# Assignment:
For every line in the material, output its text exactly and exclude any image it holds.

# Source data:
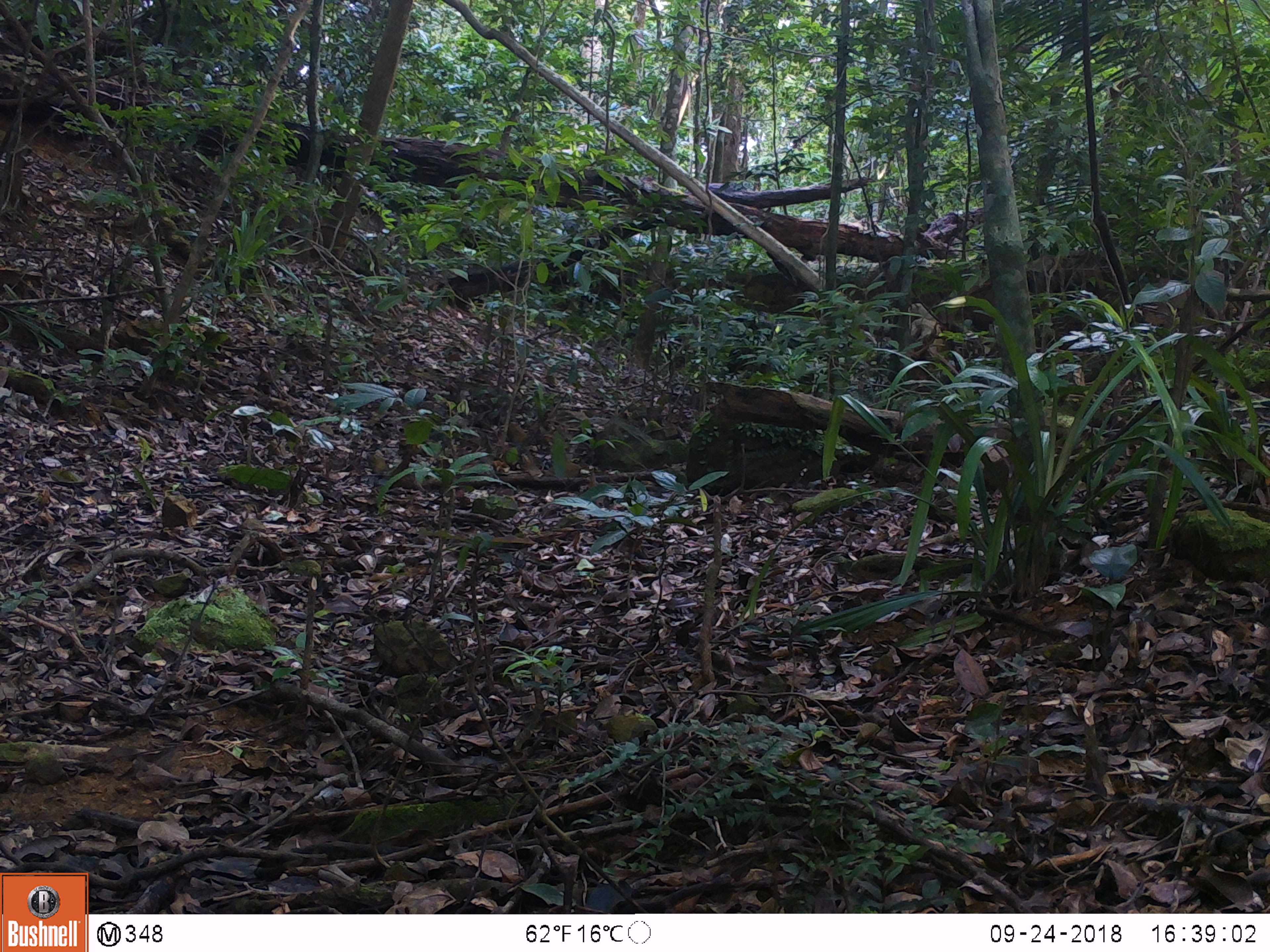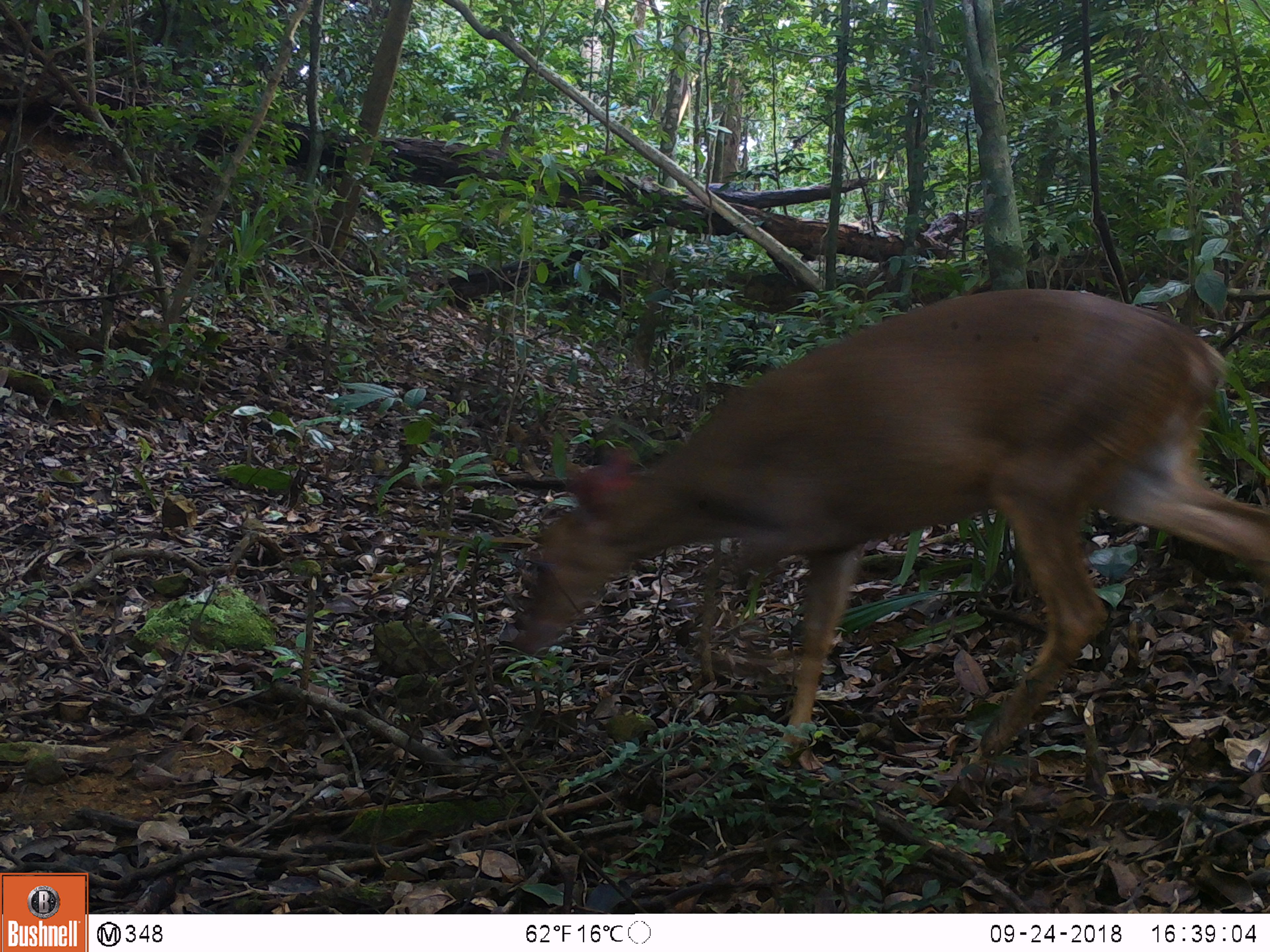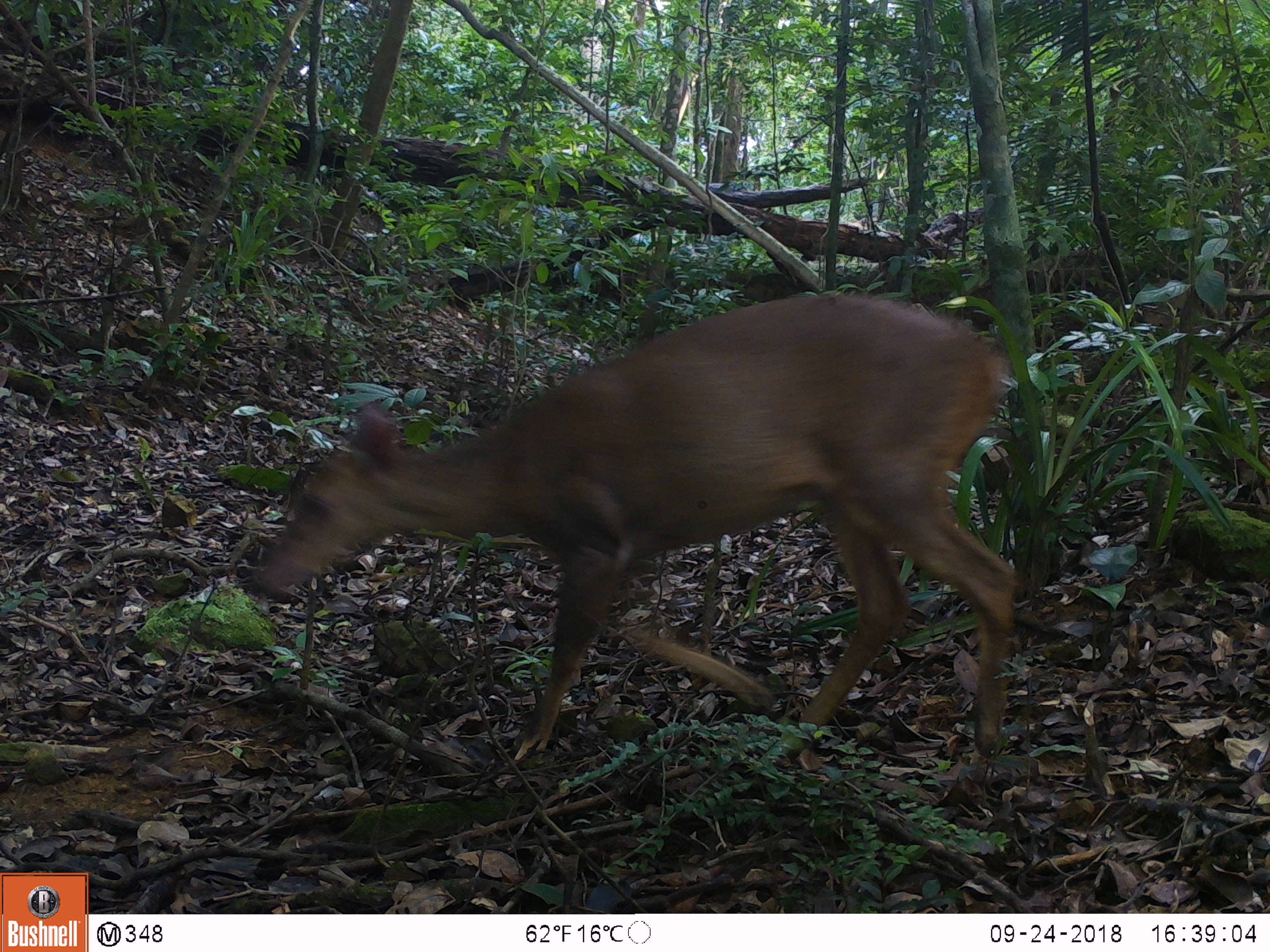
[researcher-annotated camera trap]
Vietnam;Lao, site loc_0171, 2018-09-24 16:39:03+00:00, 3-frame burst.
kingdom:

# Reply:
[researcher-annotated camera trap]
Vietnam;Lao, site loc_0171, 2018-09-24 16:39:03+00:00, 3-frame burst.
kingdom:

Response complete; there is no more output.